• What the task requires: Find each line in the data below that contains the word "solar" and copy those lines out in full.

** start Input material **

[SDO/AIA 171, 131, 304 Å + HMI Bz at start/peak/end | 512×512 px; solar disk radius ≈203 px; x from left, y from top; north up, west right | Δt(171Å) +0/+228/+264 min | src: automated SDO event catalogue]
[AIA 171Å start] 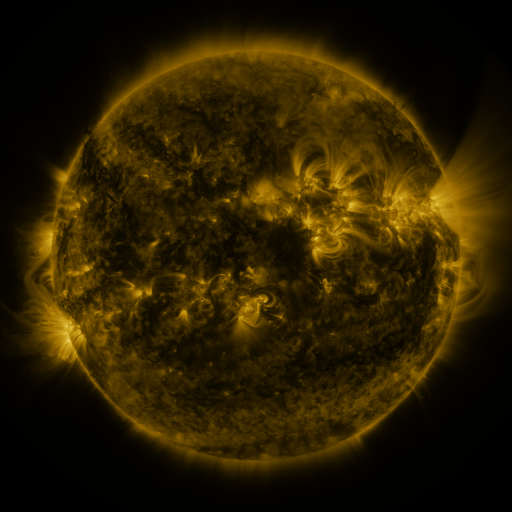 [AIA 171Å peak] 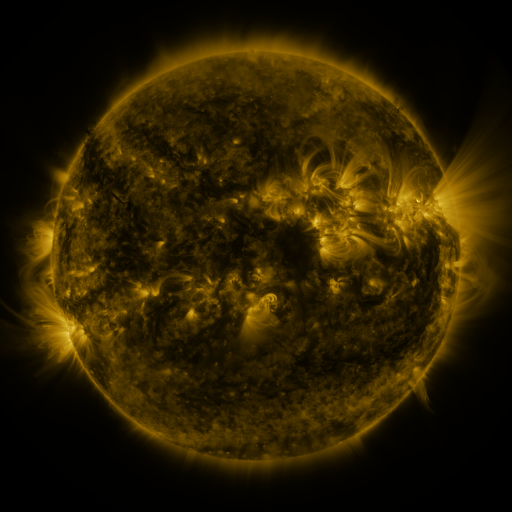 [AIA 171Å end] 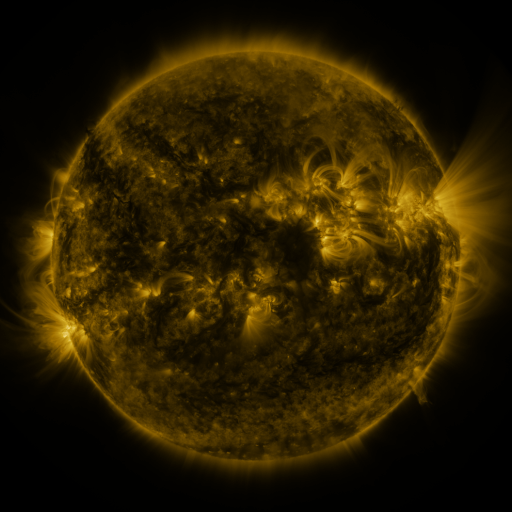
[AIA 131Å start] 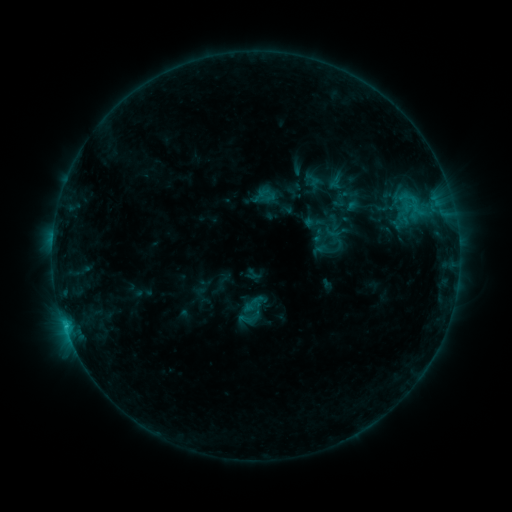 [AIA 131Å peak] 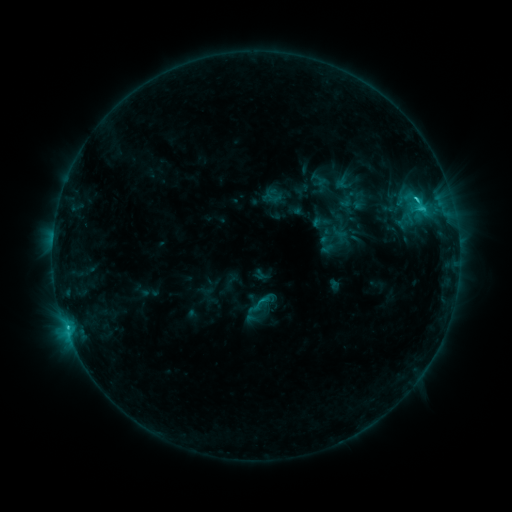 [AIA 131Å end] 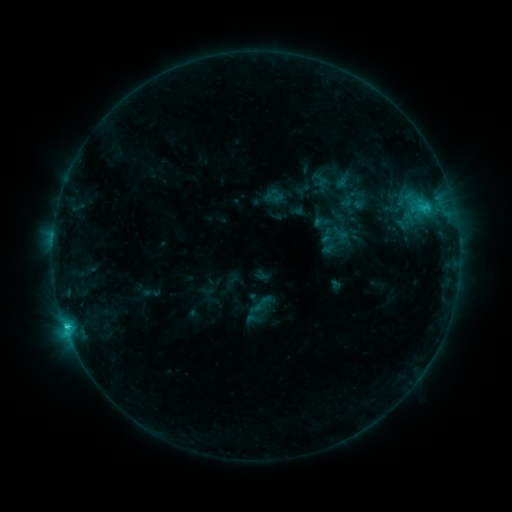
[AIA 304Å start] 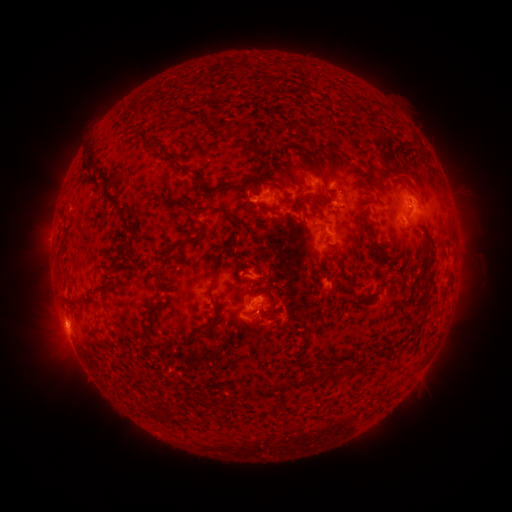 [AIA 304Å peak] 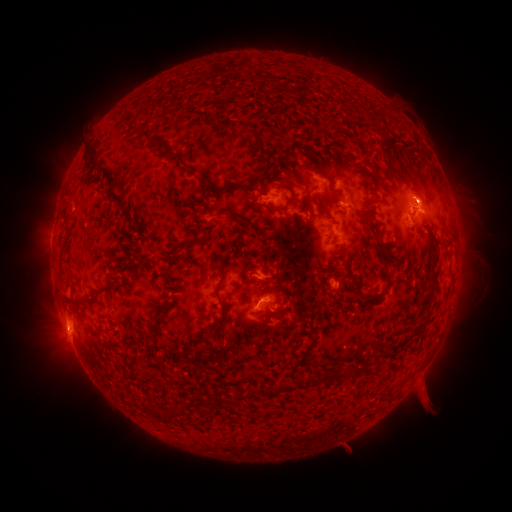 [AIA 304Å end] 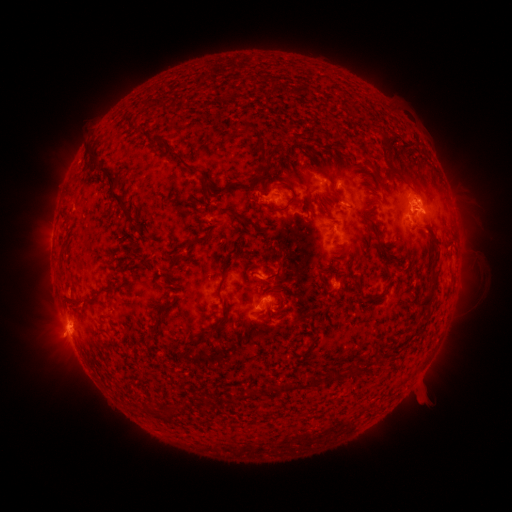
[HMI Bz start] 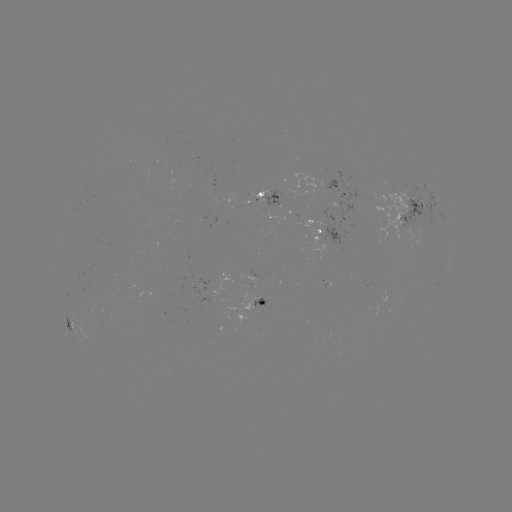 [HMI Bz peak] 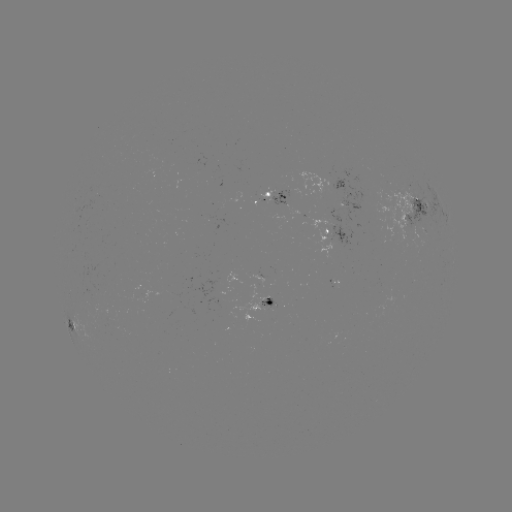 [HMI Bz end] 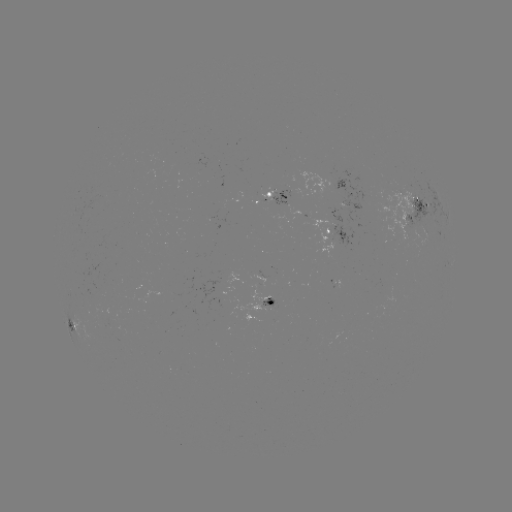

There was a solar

** end Input material **

• Task response:
[SDO/AIA 171, 131, 304 Å + HMI Bz at start/peak/end | 512×512 px; solar disk radius ≈203 px; x from left, y from top; north up, west right | Δt(171Å) +0/+228/+264 min | src: automated SDO event catalogue]
There was a solar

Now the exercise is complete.